“Christian perfection is one of the most distinctive doctrines of the Wesleyan tradition. John Wesley preached and taught and fought for it most of his life” (9). It was and is, perhaps, the most controversial of Wesley’s doctrines. He received much criticism for his commitment to it. Christian perfection is not so much about the individual being perfect as it is about the “work of divine grace that, through faith in Jesus Christ, restores the human soul, damaged by sin, to wholeness…and maturity in faith and love” (10). Christian perfection is another way of describing the love of God that fills and transforms us by grace through faith.
As individuals, small groups, and congregations across our annual conference utilize the resources in A Perfect Love to study Wesley’s work, they will be challenged to consider how God might use even the tensions and divisions we are experiencing in our lives, our churches, and our nation to help us understand the extent of the love we are invited into that transforms us as it becomes our “sole guiding principle and power of life” (10).

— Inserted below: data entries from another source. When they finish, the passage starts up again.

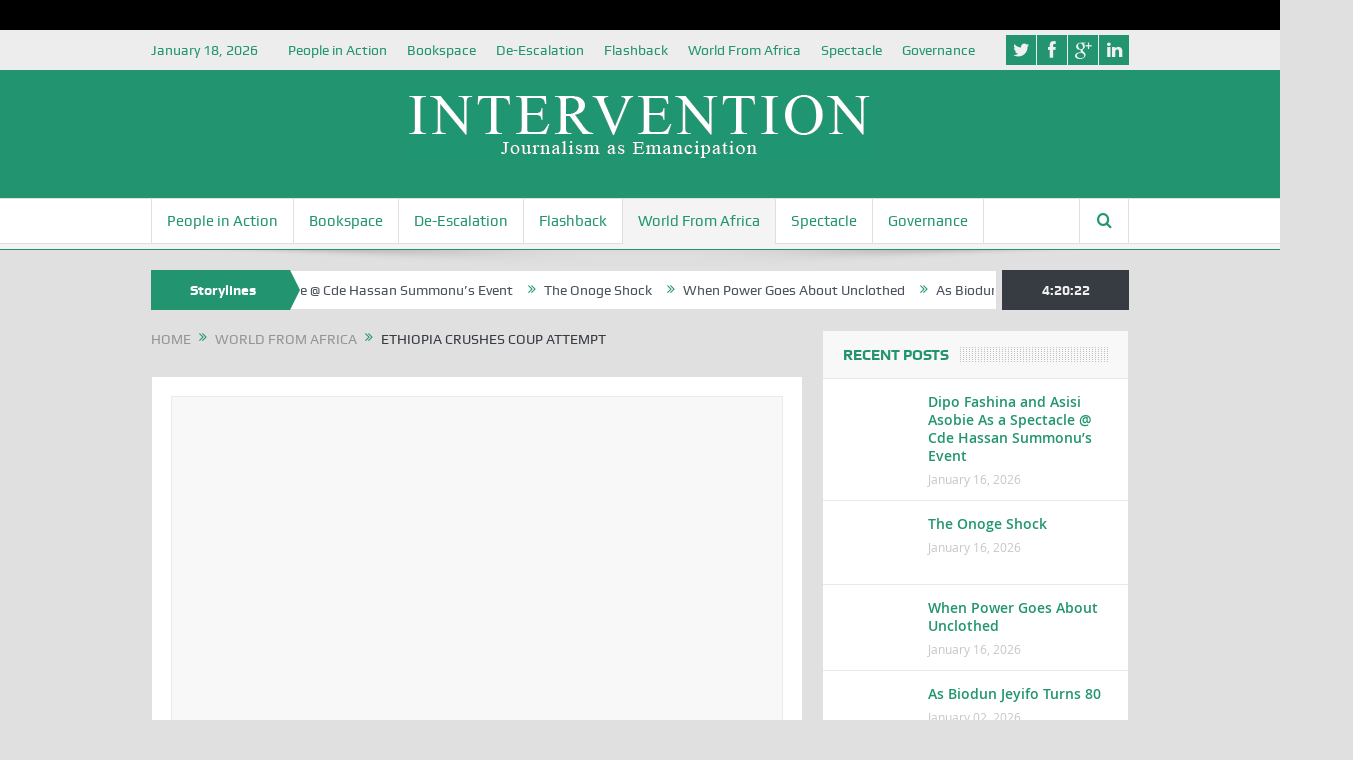

--- FILE ---
content_type: text/html; charset=utf-8
request_url: https://www.google.com/recaptcha/api2/aframe
body_size: 265
content:
<!DOCTYPE HTML><html><head><meta http-equiv="content-type" content="text/html; charset=UTF-8"></head><body><script nonce="1A1NFx81e6vtLL80kmYFpA">/** Anti-fraud and anti-abuse applications only. See google.com/recaptcha */ try{var clients={'sodar':'https://pagead2.googlesyndication.com/pagead/sodar?'};window.addEventListener("message",function(a){try{if(a.source===window.parent){var b=JSON.parse(a.data);var c=clients[b['id']];if(c){var d=document.createElement('img');d.src=c+b['params']+'&rc='+(localStorage.getItem("rc::a")?sessionStorage.getItem("rc::b"):"");window.document.body.appendChild(d);sessionStorage.setItem("rc::e",parseInt(sessionStorage.getItem("rc::e")||0)+1);localStorage.setItem("rc::h",'1768710021410');}}}catch(b){}});window.parent.postMessage("_grecaptcha_ready", "*");}catch(b){}</script></body></html>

This series is built around the book A Perfect Love: Understanding John Wesley's A Plain Account of Christian Perfection, and includes:
- Worship Helps for 5 Sundays
- Sermon Seeds for 5 Sundays
- Small Group Discussion Questions for 4 weeks
- Weekly Videos by Bishop Palmer
More often than not, life’s journey feels like one step forward, two steps back. “When people hear the words ‘Christian’ and ‘perfection’ together, the word ‘Impossible’ immediately jumps to mind”(9).
Key Verse: Matthew 5:48 (CEB)
“Therefore, just as your heavenly Father is complete in showing love to everyone, so also you must be complete.”
God’s prevenient grace pursues us; God’s justifying grace redeems us; and God’s sanctifying grace refines us that we might become a whole, complete human being made in the image of God as revealed in Jesus Christ.
Key Verse: John 15:8 (CEB)
“My Father is glorified when you produce much fruit and in this way prove that you are my disciples.”
We were created by God for the sake of flourishing, of fully developing all our powers (intellectual, emotional, physical), of becoming a whole, complete human being made in the image of God as revealed in Jesus Christ. It is the perfect power of God’s perfect love that enables us to be all God created us to be.
Key Verse: Deuteronomy 6:5 (CEB)
“Love the LORD your God with all your heart, all your being, and all your strength.”
God’s version of perfection is not something to be achieved but to be received in a way that transforms.
Key Verse: 1 Corinthians 12:27 (CEB)
“You are the body of Christ and parts of each other.”
“Deeply held disagreements become the occasion to exercise love by openness to learning from one another” (132).
Key Verse: 1 Thessalonians 5:16-18 (CEB)
Prayer activates our creative response to God’s grace, compels us to love those we disagree with, orients our whole life toward God, teaches us to rely on God in all things, weaves us together as the body of Christ, and is made visible through our actions of serving God and neighbor.
Daily Reading Guide
Follow along with the four weeks of reading and reflection with your copy of A Perfect Love. For those who wish to dive even deeper may decide to take advantage of the resources found in the book for an 8-week study.
As we read Wesley’s account of Christian perfection alongside the theological reflections by Marjorie Hewitt Suchocki, we are reminded that our faith is a holy calling. John Wesley holds Methodists to the highest standard of grace, humility, and desiring nothing but God. He calls us to continue to grow in love and unity in Christ even when we find it difficult, even when we don’t agree, and even when we cannot find Christ in the other. In fact, he challenges us, this is when we should become most humble and remember that we need each member of the body to help us experience the perfect love of God.